Auch die Nato-Staaten lehnen den UN-Atomvertrag ab. Er drohe die Abrüstungsbemühungen im Rahmen des vor 50 Jahren in Kraft getreten Atomwaffensperrvertrags (NPT) zu unterlaufen, warnten die Kritiker. Auch Japan, das den NPT 1976 ratifiziert hatte und unter dem atomaren Schutzschild der USA steht, will dem neuen UN-Vertrag nicht beitreten. Regierungschef Shinzo Abe ging auf den UN-Vertrag in seiner Rede am 75. Jahrestag in Hiroshima denn auch nicht ein.

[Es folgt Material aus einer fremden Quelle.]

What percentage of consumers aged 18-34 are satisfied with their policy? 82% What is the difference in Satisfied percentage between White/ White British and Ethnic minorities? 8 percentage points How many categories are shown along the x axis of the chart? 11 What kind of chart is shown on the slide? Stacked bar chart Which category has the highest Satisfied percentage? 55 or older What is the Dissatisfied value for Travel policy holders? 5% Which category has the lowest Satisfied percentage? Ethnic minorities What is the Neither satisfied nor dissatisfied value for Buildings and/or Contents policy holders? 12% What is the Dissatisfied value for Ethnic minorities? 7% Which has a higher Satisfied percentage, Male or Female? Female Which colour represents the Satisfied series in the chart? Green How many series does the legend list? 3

Abe sagte aber, Japan habe als einziges Land, das Opfer von Atombomben im Krieg wurde, die Pflicht, auf eine Abschaffung von Nuklearwaffen weiter hin zu arbeiten. Japan werde alles tun, um eine Welt in dauerhaftem Frieden und frei von Atomwaffen zu realisieren. Die Bedeutung von Hiroshima lässt jedoch nach. Manche Überlebende beschleicht die Angst, dass sich die Geschichte wiederholen könnte.
Zwar ist der Pazifismus in Japans Gesellschaft heute tief verankert. Doch die rechtskonservative Regierung von Ministerpräsident Abe will unter Verweis auf die atomare Bedrohung durch Nordkorea und das Erstarken Chinas das Bündnis mit den USA stärken und die Rolle des eigenen Militärs ausweiten. Es gibt inzwischen sogar Stimmen in Japan, die fordern, dass sich auch Japan atomar bewaffnen sollte. Die Atombomben-Opfer können nur weiter mahnen - bevor auch sie sterben.